Casting an object to a derived class to access protected members of parent class

Question

I'm trying to access a protected member of a class defined and implemented by an external library. I'd like to achieve that without copying or moving the instance if possible.

Here is a simplified example. Let's say this is the code from the external library:

// some_external_library.h

class Node {
    public:
        static Node Create();
    protected:
        Node(int val) : val_(val) {}
        int val_;
};

This is what I am trying to do:

// my_code.cpp

#include "some_external_library.h"

Node node = Node::Create();
int val = node.val_; // <-- This is invalid since val_ is protected.

Node class is part of some external library that I link to my program. So, I'd like to avoid modifying Node class by adding a public function or friend declaration for accessing val_. Also, I'd like to avoid creating a copy of node object or moving from it, so I'd like to avoid creating a derived class moving/copying the Node instance just to access a member field. Is it possible?

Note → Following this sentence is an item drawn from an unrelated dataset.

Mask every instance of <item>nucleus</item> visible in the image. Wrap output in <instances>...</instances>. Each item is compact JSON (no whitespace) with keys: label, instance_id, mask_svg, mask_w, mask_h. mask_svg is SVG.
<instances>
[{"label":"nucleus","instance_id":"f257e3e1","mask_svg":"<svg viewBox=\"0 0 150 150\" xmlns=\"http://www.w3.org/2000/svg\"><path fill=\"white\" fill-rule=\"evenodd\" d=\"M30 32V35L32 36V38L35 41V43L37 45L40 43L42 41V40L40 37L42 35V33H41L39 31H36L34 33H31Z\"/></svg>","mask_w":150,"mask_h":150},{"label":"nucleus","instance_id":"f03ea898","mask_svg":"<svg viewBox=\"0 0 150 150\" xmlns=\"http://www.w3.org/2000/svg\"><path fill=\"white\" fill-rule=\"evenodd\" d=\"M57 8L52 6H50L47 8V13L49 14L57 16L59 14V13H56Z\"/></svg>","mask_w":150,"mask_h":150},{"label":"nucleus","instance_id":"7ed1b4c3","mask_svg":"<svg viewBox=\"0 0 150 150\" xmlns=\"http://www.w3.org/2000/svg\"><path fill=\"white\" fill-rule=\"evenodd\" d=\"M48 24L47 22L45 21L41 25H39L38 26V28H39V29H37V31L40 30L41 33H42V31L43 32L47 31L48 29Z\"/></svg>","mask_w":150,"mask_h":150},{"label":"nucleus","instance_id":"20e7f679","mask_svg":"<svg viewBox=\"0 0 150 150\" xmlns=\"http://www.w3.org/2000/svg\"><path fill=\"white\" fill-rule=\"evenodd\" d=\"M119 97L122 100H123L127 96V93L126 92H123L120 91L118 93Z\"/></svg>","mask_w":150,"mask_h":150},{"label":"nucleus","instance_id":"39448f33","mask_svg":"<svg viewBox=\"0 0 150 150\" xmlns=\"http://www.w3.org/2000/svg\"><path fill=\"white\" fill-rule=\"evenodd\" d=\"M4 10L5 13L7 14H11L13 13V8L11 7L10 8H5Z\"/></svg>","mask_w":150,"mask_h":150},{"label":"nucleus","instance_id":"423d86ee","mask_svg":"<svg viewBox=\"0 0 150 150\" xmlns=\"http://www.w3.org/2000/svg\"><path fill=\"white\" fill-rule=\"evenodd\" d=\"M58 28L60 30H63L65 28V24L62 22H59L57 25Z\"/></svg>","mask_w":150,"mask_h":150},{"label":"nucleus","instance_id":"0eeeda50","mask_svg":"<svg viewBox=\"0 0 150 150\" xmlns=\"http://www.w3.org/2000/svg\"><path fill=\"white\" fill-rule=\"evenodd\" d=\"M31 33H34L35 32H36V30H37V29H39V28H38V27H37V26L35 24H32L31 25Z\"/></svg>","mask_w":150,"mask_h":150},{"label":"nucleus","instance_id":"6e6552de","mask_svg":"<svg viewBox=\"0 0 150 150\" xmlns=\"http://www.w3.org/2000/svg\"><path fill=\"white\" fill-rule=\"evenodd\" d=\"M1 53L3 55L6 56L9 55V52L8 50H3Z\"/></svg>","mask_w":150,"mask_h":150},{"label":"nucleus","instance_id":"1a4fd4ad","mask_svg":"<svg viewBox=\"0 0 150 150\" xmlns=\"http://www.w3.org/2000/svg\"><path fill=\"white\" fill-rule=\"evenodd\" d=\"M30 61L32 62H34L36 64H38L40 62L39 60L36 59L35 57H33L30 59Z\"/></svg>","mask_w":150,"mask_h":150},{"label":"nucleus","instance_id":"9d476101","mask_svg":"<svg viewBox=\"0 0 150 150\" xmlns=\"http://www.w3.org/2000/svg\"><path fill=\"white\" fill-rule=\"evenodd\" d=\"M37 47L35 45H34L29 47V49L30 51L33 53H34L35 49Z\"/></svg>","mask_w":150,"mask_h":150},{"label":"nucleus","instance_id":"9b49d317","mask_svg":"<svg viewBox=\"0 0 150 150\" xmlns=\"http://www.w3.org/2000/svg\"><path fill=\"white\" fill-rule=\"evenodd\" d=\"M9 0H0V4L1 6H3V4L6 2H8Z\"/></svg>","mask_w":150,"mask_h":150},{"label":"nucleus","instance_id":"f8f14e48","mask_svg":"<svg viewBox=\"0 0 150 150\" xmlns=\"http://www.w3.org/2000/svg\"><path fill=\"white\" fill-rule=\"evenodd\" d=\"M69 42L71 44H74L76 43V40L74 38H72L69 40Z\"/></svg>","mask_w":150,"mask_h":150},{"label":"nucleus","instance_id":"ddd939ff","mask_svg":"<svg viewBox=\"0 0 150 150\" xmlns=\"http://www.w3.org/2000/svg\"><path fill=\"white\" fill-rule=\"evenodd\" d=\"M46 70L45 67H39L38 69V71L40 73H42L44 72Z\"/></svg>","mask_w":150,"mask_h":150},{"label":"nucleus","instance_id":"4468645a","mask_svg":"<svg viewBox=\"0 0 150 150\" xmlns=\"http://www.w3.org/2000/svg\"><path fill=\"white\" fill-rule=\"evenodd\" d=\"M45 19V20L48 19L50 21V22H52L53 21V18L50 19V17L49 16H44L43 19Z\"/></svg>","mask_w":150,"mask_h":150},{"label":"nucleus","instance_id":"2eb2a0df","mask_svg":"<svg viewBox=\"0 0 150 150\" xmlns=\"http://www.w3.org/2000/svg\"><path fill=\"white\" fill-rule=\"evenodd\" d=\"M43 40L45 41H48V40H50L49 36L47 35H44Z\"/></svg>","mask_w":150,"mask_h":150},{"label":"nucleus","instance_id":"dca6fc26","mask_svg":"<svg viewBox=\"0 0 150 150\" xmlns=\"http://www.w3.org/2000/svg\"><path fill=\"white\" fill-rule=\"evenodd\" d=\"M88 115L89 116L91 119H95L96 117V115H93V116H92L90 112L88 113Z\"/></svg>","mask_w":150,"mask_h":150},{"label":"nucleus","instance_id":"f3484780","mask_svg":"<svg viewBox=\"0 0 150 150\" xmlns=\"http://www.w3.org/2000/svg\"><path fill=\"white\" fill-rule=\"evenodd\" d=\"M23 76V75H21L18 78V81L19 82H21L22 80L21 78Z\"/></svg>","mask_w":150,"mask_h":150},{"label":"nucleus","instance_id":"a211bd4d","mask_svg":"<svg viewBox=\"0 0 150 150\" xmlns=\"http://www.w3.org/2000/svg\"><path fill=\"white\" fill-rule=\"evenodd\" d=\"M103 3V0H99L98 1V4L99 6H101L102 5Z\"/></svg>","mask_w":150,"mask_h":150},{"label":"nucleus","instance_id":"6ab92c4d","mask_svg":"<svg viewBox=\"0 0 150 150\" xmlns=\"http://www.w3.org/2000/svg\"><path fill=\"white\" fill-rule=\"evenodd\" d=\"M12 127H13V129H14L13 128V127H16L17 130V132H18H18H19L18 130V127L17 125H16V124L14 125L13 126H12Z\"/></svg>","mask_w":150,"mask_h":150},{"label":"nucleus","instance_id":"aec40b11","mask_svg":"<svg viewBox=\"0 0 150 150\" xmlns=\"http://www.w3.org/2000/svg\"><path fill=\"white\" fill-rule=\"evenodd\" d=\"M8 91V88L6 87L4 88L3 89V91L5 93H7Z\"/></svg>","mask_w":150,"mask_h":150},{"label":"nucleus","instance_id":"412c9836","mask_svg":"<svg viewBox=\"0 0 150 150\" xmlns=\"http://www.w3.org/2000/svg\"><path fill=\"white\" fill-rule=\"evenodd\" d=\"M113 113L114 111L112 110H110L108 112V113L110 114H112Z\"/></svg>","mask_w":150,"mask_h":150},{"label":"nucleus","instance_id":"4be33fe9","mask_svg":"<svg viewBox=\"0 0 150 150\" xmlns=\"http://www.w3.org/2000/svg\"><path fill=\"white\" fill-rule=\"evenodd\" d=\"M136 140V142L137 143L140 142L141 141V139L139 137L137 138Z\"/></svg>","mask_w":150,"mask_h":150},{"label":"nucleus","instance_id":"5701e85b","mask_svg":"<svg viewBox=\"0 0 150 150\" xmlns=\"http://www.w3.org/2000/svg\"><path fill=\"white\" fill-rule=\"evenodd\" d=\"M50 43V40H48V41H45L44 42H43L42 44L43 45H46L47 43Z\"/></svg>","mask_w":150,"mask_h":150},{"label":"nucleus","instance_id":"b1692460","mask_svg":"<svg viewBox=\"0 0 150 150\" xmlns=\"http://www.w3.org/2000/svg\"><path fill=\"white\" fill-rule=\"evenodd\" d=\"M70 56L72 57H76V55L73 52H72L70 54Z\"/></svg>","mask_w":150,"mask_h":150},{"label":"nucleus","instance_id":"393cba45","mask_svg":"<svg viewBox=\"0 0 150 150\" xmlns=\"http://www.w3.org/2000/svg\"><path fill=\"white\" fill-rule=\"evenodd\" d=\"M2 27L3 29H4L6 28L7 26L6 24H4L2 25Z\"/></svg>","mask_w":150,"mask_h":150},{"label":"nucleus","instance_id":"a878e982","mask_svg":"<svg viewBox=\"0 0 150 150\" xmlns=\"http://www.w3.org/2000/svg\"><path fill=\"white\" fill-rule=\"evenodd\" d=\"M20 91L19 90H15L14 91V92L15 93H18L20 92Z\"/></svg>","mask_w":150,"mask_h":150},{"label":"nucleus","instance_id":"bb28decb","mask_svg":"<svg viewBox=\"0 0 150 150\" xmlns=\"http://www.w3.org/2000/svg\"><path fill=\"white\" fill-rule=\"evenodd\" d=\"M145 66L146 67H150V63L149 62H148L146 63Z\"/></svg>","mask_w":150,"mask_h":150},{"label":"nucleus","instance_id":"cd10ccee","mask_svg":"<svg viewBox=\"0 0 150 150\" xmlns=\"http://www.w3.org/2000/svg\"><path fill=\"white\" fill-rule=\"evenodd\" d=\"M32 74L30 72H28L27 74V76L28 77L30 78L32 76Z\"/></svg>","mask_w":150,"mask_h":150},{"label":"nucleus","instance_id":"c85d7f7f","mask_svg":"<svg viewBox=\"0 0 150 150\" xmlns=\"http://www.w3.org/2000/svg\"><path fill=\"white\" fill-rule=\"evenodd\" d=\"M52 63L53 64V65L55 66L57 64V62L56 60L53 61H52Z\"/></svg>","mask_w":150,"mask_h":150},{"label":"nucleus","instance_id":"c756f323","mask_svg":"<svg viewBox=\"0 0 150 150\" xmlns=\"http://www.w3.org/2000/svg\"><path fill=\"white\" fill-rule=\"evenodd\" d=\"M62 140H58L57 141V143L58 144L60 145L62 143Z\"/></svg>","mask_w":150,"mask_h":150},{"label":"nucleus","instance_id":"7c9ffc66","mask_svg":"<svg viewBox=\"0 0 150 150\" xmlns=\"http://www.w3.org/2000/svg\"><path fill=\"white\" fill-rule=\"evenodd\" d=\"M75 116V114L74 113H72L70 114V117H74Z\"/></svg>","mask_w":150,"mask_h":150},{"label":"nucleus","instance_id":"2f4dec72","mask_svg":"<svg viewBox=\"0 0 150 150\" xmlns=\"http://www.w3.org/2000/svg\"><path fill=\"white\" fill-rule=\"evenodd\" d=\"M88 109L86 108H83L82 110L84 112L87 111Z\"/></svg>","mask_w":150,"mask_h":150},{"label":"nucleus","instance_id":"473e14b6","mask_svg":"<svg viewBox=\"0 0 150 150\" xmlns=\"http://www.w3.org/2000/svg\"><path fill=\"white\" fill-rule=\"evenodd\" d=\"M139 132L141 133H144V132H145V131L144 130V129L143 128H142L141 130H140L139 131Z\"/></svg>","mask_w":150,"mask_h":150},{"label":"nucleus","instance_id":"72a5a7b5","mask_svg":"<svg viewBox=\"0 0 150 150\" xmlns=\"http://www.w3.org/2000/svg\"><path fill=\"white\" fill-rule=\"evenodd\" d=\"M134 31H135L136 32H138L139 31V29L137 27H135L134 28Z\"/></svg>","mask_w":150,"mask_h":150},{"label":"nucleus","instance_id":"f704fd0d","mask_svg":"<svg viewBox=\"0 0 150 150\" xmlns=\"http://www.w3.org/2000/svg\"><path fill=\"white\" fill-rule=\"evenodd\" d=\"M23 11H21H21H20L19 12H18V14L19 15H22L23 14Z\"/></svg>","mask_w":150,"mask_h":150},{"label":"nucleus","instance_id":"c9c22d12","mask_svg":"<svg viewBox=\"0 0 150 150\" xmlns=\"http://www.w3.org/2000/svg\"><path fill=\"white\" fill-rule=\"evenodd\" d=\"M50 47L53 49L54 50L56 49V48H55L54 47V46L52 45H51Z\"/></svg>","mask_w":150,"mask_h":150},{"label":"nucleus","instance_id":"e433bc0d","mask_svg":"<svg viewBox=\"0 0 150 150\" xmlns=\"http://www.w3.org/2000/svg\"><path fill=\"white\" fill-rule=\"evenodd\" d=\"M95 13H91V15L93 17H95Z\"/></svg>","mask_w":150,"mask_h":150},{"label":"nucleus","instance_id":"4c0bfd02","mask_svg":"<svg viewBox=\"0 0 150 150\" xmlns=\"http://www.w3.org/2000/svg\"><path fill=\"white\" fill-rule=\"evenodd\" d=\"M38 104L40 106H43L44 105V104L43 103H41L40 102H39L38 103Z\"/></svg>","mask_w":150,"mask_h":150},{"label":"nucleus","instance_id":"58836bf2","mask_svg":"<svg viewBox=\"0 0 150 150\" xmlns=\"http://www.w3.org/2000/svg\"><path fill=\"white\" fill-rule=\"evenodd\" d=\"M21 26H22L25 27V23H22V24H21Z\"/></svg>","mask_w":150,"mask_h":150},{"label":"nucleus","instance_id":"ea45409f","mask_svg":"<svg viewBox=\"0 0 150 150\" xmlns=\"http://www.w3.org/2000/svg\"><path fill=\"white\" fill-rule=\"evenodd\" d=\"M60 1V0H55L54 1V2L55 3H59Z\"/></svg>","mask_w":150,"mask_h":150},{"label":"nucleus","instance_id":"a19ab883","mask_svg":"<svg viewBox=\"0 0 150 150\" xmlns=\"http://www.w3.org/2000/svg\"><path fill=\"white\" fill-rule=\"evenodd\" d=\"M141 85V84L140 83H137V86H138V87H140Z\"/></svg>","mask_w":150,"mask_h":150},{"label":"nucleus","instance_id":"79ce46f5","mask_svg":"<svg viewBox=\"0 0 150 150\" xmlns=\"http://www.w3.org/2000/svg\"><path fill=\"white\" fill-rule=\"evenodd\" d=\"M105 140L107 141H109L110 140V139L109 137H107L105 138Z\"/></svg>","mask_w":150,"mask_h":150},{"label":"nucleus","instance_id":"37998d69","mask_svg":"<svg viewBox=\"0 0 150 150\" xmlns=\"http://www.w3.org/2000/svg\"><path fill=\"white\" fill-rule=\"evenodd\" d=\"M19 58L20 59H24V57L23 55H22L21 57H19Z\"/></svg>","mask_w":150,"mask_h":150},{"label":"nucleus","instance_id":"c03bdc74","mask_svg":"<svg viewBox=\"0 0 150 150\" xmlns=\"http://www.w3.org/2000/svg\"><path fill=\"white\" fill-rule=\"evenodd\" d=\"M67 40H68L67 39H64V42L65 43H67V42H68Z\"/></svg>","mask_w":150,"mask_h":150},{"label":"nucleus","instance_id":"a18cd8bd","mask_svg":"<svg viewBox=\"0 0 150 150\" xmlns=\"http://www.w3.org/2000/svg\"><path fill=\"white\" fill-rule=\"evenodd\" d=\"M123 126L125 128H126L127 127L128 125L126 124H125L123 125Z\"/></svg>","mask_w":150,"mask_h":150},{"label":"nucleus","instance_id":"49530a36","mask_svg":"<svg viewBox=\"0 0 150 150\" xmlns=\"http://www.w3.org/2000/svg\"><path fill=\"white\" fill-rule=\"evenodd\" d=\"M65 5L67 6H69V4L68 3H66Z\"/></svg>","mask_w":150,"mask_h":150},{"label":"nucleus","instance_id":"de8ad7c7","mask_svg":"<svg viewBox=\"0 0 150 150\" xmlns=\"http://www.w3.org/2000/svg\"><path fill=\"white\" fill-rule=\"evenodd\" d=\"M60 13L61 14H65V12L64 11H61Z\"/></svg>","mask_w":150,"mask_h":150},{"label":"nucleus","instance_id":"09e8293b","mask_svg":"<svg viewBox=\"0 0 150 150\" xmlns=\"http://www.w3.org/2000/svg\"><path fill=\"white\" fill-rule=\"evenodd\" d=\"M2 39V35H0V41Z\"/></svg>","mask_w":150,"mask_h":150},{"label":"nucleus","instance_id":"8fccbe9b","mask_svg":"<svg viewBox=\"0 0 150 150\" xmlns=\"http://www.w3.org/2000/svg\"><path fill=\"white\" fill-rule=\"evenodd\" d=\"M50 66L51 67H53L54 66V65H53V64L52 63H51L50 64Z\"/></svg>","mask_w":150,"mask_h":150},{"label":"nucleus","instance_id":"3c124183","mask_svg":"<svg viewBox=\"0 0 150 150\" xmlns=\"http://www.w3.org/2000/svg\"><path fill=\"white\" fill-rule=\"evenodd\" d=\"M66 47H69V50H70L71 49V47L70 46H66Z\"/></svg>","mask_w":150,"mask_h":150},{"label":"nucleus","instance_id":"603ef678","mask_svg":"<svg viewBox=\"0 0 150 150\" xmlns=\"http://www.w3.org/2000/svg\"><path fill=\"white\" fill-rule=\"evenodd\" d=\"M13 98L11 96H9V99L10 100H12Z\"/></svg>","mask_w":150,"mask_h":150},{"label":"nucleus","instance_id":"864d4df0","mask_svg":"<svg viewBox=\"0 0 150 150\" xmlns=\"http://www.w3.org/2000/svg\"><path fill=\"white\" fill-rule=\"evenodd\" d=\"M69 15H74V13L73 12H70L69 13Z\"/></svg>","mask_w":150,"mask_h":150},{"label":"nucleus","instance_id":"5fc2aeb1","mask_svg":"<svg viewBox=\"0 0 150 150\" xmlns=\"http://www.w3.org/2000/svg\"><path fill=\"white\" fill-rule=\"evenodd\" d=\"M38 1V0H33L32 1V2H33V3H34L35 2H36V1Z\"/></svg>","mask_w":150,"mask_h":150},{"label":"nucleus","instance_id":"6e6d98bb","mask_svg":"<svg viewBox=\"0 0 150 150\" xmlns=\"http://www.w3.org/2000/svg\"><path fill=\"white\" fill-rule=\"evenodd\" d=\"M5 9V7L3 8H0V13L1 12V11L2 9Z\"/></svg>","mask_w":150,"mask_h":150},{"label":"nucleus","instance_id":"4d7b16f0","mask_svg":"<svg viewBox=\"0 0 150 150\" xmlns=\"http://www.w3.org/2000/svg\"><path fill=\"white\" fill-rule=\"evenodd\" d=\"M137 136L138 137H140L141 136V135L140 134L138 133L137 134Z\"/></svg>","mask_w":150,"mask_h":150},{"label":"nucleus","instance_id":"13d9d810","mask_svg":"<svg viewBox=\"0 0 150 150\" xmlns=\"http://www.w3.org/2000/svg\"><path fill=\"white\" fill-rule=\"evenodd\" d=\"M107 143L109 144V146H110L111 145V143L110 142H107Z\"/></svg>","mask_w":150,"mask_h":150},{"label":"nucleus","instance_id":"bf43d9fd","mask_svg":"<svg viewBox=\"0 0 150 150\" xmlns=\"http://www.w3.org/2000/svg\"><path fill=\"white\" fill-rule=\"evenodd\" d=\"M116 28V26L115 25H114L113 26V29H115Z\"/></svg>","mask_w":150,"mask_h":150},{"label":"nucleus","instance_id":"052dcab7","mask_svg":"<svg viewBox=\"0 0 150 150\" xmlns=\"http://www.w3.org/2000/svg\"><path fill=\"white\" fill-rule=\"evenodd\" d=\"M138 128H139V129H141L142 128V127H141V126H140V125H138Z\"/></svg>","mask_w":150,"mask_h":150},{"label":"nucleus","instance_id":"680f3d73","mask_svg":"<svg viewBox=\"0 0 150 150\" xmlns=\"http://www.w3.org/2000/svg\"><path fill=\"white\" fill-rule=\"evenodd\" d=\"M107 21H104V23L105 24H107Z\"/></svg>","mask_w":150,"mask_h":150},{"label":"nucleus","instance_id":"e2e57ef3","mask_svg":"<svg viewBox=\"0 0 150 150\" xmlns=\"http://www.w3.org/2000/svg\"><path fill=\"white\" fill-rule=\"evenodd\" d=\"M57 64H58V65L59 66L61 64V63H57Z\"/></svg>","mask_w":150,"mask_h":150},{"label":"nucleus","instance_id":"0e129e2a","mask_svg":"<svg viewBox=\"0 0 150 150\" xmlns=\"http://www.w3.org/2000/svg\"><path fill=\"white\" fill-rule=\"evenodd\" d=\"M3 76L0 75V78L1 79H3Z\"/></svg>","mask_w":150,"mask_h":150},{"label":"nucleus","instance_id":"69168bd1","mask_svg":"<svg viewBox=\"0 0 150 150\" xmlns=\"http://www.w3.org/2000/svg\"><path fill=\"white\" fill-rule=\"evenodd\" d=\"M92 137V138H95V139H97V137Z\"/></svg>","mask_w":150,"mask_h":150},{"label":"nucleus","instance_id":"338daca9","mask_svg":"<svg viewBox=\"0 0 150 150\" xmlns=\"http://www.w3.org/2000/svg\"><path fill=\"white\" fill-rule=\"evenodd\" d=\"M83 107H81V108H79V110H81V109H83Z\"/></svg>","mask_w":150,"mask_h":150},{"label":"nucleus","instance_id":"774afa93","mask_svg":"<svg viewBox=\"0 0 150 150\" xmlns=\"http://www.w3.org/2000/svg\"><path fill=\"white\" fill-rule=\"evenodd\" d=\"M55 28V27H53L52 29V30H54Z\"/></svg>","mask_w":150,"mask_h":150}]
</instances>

I came up with a possible solution, which worked fine for the minimal example:

// my_code.cpp

#include "some_external_library.h"
class NodeAccessor : public Node {
    public:
        int val() const { return val_; }
};

Node node = Node::Create();
int val = static_cast<const NodeAccessor&>(node).val();

However, I'm not sure if this is valid since node isn't an instance of NodeAccessor. Is this standard compliant? Would it cause any problems (e.g. optimizing away of val_ during compilation of the external library)?

Answer 1

What you do is UB.

There is one magical way to access private/protected member in C++:

The ISO C++ standard specifies that there is no access check in case of explicit template instantiations, and following code abuse of that:

template <typename Tag>
struct result
{
  using type = typename Tag::type;
  static type ptr;
};

template <typename Tag> typename result<Tag>::type result<Tag>::ptr;

template<typename Tag, typename Tag::type p>
struct rob : result<Tag> {
  /* fill it ... */
  struct filler {
    filler() { result<Tag>::ptr = p; }
  };
  static filler filler_obj;
};

template <typename Tag, typename Tag::type p>
typename rob<Tag, p>::filler rob<Tag, p>::filler_obj;

And then

struct NodeVal { using type = int Node::*; };
template class rob<NodeVal, &Node::val_>;

and finally:

int main() {
  Node node = /**/;
  (node.*result<NodeVal>::ptr);
}

Demo

Answer 2

Yes, that can and will and should cause problems.

You are casting a thing to a type, then the thing is not of that type.

All manner of antics can ensue as a result.

There is simply no way to do what you're trying to do, and that's a good thing! Access protections are there for a reason. Work with them, not against them.